On March 24, the Arkansas Dept. of Environmental Quality held a public meeting to consider the application for permit modification. Sixty-five people attended the meeting at the Jasper School, and most, it seems, advocated re-opening the entire permitting process for the farm. Sixteen attendees took the five minutes allocated to each to make statements. The Newton County Times reported that "[f]ewer than half of those who made comments said they reside in Newton County." (That seems to be a nod to the issue documented here.) Among those speaking were Jerry Masters, executive vice president of the Arkansas Pork Producers Association and John Bailey, Permits Branch Manger, Water Division, who explained that the farm was eligible for financial and technical assistance to install the spraying system through the Natural Resources Conservation Service's Environmental Program. Gordon Watkins, a Newton County organic farmer associated with the Buffalo River Watershed Alliance advocated that the three fields at issue should be included in a University of Arkansas monitoring study, asserting that if the fields' owners are unwilling to participate in the study, their fields should "not be part of the permit's nutrient management plan."
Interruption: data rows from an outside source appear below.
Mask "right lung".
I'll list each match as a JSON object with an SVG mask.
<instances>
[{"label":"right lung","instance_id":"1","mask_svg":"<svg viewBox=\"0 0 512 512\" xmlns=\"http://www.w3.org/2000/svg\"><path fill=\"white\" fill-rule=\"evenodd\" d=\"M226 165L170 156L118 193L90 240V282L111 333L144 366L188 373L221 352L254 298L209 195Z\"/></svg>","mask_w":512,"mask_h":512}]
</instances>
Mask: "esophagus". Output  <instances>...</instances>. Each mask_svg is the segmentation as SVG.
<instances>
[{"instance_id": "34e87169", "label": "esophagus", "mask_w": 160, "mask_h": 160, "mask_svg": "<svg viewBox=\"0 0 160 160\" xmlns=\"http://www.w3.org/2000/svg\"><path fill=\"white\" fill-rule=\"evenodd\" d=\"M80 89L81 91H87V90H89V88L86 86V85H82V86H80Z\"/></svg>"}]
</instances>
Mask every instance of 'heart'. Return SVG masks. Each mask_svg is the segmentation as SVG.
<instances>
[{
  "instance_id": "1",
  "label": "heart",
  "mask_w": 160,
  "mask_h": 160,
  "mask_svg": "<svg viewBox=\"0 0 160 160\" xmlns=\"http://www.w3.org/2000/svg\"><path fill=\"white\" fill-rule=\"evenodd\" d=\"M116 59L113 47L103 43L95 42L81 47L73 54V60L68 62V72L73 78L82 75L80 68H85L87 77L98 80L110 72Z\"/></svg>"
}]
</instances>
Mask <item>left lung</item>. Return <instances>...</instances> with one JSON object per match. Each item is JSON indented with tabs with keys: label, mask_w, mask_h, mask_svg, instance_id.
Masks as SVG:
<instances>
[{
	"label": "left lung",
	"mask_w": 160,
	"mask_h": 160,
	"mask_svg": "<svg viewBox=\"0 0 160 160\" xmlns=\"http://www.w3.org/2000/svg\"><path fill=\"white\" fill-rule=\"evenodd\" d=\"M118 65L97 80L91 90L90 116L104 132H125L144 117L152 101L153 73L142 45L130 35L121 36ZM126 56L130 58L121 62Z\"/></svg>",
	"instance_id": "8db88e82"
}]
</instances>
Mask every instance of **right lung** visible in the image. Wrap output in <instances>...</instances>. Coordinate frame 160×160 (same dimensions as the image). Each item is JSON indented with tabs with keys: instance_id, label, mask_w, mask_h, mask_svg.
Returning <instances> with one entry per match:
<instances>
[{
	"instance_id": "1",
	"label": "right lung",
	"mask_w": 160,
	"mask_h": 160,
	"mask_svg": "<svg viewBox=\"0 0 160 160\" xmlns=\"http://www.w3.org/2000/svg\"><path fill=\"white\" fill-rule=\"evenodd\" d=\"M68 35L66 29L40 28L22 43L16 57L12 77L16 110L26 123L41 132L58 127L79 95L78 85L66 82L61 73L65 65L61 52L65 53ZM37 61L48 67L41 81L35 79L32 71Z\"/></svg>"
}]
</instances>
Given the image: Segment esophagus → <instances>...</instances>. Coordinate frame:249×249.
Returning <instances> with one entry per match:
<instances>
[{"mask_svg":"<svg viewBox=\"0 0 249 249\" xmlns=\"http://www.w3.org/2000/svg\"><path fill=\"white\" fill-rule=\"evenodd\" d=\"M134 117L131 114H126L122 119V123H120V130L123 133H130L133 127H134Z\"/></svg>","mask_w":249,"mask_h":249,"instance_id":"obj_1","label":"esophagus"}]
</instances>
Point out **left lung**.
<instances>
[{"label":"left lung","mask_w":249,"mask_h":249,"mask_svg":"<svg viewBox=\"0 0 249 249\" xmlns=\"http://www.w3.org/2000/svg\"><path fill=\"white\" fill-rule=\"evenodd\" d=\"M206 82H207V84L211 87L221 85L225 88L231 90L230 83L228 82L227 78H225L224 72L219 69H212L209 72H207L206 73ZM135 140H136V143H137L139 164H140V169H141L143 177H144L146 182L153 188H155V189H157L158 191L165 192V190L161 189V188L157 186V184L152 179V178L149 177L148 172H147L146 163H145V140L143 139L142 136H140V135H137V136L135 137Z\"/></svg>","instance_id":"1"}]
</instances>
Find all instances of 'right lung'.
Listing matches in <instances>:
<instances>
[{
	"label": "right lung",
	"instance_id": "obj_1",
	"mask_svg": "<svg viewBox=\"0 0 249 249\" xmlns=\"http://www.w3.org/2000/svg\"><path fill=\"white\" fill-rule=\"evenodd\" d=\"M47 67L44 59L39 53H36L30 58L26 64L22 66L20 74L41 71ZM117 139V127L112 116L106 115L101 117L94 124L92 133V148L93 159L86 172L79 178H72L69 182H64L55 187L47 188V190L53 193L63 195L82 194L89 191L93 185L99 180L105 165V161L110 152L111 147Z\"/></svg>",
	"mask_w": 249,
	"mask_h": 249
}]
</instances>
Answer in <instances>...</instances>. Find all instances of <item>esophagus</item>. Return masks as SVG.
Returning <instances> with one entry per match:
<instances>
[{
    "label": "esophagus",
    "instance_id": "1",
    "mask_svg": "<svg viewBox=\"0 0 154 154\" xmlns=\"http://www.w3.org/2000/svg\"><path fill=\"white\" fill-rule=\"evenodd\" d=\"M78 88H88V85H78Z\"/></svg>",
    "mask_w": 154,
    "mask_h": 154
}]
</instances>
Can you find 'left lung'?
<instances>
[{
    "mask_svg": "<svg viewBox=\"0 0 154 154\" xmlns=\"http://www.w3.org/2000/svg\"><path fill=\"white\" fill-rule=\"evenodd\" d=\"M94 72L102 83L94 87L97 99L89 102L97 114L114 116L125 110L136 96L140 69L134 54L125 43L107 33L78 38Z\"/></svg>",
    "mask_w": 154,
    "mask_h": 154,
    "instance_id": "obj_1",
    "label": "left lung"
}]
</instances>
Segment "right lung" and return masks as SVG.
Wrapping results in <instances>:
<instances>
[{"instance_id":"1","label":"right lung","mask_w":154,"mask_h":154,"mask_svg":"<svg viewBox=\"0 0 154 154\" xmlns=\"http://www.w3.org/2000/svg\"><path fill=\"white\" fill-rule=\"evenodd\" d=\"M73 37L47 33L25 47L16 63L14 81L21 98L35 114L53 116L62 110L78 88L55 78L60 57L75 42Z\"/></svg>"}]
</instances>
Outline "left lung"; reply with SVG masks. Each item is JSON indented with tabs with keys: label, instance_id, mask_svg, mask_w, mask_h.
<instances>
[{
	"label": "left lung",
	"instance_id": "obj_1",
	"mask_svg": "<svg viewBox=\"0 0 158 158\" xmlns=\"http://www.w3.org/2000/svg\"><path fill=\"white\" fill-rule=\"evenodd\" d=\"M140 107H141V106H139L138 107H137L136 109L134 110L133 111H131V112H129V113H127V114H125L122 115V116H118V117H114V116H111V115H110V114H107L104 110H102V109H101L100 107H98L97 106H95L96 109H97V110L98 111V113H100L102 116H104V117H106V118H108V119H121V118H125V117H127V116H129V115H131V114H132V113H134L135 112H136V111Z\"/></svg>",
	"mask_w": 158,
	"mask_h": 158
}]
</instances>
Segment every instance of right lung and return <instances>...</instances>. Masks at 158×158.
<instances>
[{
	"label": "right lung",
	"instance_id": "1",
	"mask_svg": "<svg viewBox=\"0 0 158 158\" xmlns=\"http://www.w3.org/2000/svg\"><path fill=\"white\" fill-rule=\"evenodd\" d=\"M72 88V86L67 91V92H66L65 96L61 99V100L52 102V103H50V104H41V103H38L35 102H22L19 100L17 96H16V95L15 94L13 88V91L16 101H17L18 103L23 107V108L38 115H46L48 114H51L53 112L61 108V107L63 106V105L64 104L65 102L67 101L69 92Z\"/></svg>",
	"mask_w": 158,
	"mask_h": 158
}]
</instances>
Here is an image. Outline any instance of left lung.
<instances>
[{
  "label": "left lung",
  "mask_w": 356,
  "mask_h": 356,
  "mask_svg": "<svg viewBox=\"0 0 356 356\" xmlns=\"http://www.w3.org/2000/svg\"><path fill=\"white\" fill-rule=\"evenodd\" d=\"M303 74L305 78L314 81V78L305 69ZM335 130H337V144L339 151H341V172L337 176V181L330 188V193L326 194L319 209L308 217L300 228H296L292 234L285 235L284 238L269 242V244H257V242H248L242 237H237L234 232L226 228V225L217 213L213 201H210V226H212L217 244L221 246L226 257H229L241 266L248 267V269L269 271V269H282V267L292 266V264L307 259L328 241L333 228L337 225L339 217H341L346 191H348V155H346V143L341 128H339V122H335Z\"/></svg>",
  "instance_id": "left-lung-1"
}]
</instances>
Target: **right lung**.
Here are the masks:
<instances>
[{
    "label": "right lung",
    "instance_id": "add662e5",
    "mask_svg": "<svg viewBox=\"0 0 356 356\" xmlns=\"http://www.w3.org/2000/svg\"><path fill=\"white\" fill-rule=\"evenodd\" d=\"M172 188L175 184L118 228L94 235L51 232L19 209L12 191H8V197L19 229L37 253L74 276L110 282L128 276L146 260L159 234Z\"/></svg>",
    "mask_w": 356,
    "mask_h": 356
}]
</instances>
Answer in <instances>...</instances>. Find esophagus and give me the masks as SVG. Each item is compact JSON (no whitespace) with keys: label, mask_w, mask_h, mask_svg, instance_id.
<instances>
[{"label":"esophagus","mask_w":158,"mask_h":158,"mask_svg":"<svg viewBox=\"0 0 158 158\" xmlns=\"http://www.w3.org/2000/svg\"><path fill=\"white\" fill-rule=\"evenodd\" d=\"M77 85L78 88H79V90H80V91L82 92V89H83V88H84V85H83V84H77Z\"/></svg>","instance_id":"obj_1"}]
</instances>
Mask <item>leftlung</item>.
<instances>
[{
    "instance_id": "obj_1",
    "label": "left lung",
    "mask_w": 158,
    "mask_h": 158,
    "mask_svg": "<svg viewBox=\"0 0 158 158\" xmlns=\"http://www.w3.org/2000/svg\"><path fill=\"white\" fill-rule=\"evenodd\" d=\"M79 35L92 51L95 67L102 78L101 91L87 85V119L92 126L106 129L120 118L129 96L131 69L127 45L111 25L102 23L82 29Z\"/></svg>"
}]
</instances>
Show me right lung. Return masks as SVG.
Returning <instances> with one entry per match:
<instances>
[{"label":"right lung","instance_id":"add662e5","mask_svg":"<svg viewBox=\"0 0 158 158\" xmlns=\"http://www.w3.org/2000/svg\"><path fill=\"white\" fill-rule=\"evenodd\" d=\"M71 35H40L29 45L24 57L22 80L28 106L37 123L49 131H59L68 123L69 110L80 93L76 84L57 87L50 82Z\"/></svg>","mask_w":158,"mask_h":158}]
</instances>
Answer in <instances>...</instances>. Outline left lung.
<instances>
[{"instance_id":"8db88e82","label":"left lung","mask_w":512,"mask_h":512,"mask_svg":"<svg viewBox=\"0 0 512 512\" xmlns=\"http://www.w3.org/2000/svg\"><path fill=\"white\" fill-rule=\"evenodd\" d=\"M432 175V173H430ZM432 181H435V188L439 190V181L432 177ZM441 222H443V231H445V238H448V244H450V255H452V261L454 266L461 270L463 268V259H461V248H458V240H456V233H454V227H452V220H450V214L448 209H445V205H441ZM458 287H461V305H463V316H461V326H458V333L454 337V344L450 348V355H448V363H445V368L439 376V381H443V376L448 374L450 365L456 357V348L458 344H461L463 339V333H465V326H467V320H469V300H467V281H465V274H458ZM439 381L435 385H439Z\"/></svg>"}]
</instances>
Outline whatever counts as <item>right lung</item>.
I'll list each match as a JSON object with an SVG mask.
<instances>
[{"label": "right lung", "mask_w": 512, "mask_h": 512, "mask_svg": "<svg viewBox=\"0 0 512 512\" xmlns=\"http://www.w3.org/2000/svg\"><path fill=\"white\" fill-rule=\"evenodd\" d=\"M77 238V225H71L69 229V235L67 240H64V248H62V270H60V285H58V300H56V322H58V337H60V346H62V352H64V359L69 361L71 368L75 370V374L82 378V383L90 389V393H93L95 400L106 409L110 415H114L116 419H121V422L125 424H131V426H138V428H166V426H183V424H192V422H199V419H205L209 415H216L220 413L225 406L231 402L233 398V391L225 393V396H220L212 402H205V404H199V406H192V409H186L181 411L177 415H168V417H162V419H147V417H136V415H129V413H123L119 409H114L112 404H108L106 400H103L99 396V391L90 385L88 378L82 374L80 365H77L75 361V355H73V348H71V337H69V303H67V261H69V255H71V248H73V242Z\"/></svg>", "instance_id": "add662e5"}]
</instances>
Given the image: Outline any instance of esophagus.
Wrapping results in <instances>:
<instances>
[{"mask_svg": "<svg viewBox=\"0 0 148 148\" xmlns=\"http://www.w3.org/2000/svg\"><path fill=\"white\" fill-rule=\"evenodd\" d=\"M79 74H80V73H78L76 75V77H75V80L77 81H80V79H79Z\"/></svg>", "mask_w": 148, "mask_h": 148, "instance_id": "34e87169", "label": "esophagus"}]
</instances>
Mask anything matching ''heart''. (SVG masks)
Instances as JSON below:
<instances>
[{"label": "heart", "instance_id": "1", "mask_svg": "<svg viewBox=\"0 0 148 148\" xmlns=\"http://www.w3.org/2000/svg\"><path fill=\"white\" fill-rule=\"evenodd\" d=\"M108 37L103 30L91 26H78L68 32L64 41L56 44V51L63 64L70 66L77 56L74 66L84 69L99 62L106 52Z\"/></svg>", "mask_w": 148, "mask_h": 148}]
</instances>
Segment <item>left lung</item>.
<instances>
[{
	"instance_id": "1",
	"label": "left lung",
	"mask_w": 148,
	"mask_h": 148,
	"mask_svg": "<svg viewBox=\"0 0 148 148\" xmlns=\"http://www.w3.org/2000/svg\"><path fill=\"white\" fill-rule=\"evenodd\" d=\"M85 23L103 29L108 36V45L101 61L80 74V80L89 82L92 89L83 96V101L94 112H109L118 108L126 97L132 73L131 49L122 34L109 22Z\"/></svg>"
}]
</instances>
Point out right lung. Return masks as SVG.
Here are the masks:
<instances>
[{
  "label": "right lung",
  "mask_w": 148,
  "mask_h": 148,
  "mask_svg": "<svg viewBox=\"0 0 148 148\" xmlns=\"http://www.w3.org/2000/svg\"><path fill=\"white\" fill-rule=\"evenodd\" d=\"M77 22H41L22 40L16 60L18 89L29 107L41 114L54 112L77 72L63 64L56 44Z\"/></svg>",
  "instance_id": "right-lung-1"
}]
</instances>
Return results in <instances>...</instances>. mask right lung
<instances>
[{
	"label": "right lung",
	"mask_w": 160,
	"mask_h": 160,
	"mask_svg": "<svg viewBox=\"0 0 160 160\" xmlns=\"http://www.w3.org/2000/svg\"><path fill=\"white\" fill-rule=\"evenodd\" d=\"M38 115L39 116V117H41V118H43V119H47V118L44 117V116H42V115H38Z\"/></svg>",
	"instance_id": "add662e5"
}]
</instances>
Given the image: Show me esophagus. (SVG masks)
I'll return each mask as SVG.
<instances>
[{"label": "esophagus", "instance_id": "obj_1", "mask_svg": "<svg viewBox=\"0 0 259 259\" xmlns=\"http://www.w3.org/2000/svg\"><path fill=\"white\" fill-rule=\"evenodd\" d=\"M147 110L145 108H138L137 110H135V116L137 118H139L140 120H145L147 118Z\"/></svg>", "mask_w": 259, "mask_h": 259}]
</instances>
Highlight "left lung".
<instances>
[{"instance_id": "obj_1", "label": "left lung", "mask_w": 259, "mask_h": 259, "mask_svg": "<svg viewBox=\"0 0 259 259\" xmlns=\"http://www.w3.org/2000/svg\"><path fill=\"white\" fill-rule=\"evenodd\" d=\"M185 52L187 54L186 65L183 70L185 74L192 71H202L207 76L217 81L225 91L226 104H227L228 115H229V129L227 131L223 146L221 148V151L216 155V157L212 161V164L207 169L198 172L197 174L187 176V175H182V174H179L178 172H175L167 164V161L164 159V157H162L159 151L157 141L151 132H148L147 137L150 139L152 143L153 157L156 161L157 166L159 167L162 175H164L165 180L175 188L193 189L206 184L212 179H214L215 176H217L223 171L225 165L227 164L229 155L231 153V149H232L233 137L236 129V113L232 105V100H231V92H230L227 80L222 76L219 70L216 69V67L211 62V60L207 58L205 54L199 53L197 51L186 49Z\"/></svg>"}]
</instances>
The Newton County Times summarizes the concerns voiced, none of which appears new:
the absence of monitoring noxious air quality needed to protect area residents and students attending Mt. Judea School; that phosphorous Index numbers for the fields' soils are not public reported for analysis; manure runoff will pollute Big Creek a tributary to the Buffalo National River; spread of disease from pig manure and impact on local health; need for closer monitoring of area ground water; use of a truck on the fields would compact their soil creating greater amounts and higher concentration of runoff; polluted water will travel quickly and spread through the karst geological formation of the area contaminating other water sources; detrimental impact on tourism and other businesses in the Buffalo River region.Two speakers articulated support for the hog farm, noting that they believed the farm was already exceeding permit requirements "to ensure that the farm would not jeopardize Big Creek or the Buffalo River."
ADEQ Director Teresa Marks facilitated the hearing, which lasted only one hour and ten minutes.
C & H is the only facilitate in Arkansas to operate under the CAFO general permit. It's waste treatment system consists of in-house shallow pits with a 760,000 gallon capacity; a settling basin with a capacity of 831,000 gallons; and a holding pond with a 1.9 million gallon capacity.